* Questions about pictured scenes:
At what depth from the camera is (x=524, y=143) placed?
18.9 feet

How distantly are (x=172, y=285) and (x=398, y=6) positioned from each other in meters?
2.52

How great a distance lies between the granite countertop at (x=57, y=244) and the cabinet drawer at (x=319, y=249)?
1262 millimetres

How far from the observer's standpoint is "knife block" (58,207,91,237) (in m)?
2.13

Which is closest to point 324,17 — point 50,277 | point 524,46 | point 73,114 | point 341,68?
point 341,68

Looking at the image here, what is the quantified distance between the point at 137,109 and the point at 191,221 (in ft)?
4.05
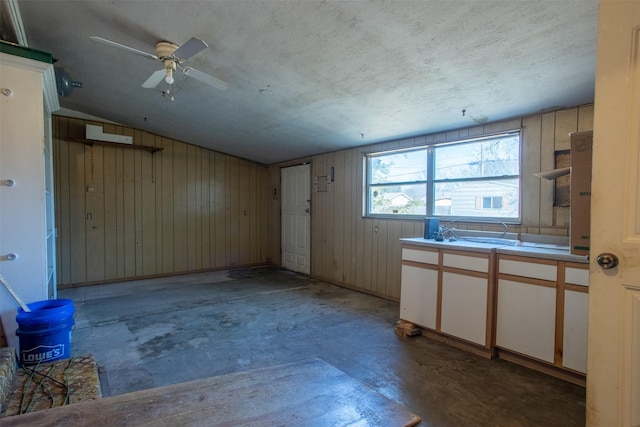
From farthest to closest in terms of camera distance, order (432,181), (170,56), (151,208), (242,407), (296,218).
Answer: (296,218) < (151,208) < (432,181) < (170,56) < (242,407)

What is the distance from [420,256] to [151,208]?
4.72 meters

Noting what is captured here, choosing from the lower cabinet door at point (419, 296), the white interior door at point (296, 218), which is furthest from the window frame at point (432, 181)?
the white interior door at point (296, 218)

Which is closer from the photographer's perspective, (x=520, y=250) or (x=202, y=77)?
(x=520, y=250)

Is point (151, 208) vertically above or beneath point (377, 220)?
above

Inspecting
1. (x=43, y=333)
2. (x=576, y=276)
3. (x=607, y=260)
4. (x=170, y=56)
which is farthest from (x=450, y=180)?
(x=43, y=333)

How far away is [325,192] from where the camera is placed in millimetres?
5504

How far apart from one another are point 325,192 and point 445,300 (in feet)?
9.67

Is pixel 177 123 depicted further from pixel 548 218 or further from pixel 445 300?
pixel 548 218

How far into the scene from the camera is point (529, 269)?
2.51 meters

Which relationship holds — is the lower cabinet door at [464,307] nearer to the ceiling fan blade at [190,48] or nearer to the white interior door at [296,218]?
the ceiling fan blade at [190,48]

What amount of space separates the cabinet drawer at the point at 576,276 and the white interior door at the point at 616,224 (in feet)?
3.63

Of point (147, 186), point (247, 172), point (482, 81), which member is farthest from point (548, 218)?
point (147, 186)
==
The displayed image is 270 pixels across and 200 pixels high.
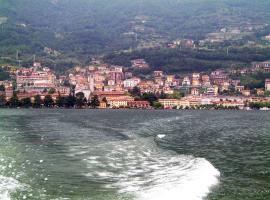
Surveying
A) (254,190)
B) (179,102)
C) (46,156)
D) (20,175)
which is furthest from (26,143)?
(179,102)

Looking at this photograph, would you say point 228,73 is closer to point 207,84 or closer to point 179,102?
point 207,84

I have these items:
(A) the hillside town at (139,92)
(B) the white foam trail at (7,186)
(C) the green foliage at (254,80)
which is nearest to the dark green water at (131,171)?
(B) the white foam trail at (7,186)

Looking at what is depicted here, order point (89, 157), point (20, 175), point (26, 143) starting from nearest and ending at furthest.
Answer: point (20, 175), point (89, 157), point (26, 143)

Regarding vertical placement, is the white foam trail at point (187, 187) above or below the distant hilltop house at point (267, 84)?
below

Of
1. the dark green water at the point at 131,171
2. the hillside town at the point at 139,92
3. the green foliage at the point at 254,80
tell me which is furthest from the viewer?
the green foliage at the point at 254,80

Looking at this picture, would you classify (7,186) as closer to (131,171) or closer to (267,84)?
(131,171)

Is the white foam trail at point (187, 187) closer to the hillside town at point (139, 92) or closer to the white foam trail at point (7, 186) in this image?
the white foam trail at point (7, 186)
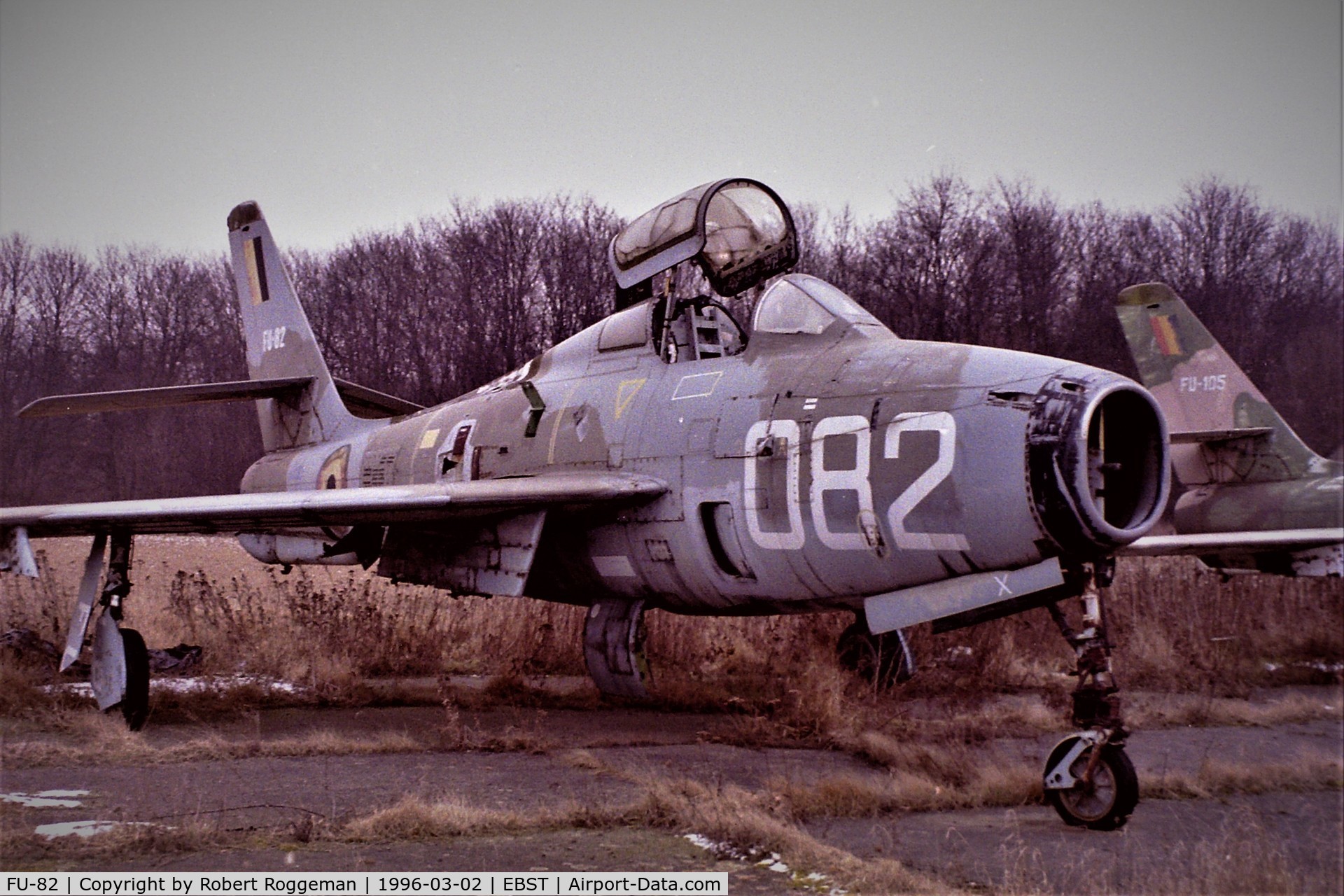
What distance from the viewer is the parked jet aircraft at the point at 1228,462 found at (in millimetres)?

* SET PROBLEM: Swap "hillside town" for "hillside village" in everything from the line containing "Looking at what" down to the line containing "What distance from", and give those lines again with nothing else changed. Leave the pictures out.

* EXERCISE SOLUTION:
Looking at what is depicted here, order point (89, 157), point (20, 175), point (26, 143) starting from nearest and ending at furthest.
Answer: point (20, 175), point (89, 157), point (26, 143)

Regarding vertical placement, is the white foam trail at point (187, 187) above or below the distant hilltop house at point (267, 84)?
below

Of
1. the dark green water at the point at 131,171
2. the hillside village at the point at 139,92
3. the green foliage at the point at 254,80
tell me which is furthest from the viewer?
the green foliage at the point at 254,80

Looking at this picture, would you classify (7,186) as closer to (131,171) or closer to (267,84)?
(131,171)

Is the white foam trail at point (187, 187) closer to the hillside village at point (139, 92) or closer to the white foam trail at point (7, 186) in this image?
the white foam trail at point (7, 186)
What distance from the viewer is the parked jet aircraft at the point at 1228,462 found at (in millimetres)?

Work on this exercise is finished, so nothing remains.